**What to do**.
- 1) Print the passage of the drama competition article that starts at "In the same" and ends at "at the school.".
- 2) Report each line of the entries that contains the word "right", matching its case exactly.

**Text excerpt**.

TALENTED Ripon Grammar School pupils excelled on stage and off in a series of ambitious student-led theatrical productions that played to packed houses over two nights.
In the same week RGS was named ‘Top state school in the North’ in the Sunday Times Parent Power school league tables, students demonstrated just what an abundance of talent there is outside the classroom too during the school’s popular annual drama competition.
Around 200 pupils, aged 11 to 18, from the school’s four competing houses captivated audiences with their entertaining productions of Oz, Murder on the Orient Express, Fantastic Mr Fox and The Famous Five on Kirrin Island.
Performing to sell-out audiences of around three hundred appreciative parents, fellow students and other guests each evening, pupils from De Grey, School, Porteus and Hutton houses also faced a panel of judges made up of former RGS teachers Simon Naylor and Steve Rouse and past pupil Rachael Sharp, who were all involved in drama during their time at the school.

**Supplied records**.
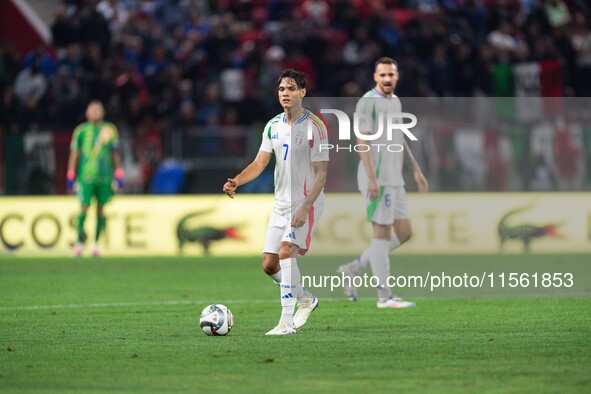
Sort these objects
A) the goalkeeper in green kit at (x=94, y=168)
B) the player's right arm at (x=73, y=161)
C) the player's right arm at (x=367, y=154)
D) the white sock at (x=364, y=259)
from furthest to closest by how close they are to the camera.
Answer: the goalkeeper in green kit at (x=94, y=168)
the player's right arm at (x=73, y=161)
the white sock at (x=364, y=259)
the player's right arm at (x=367, y=154)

**Responses**.
- 1)
In the same week RGS was named ‘Top state school in the North’ in the Sunday Times Parent Power school league tables, students demonstrated just what an abundance of talent there is outside the classroom too during the school’s popular annual drama competition.
Around 200 pupils, aged 11 to 18, from the school’s four competing houses captivated audiences with their entertaining productions of Oz, Murder on the Orient Express, Fantastic Mr Fox and The Famous Five on Kirrin Island.
Performing to sell-out audiences of around three hundred appreciative parents, fellow students and other guests each evening, pupils from De Grey, School, Porteus and Hutton houses also faced a panel of judges made up of former RGS teachers Simon Naylor and Steve Rouse and past pupil Rachael Sharp, who were all involved in drama during their time at the school.

- 2)
B) the player's right arm at (x=73, y=161)
C) the player's right arm at (x=367, y=154)
the player's right arm at (x=73, y=161)
the player's right arm at (x=367, y=154)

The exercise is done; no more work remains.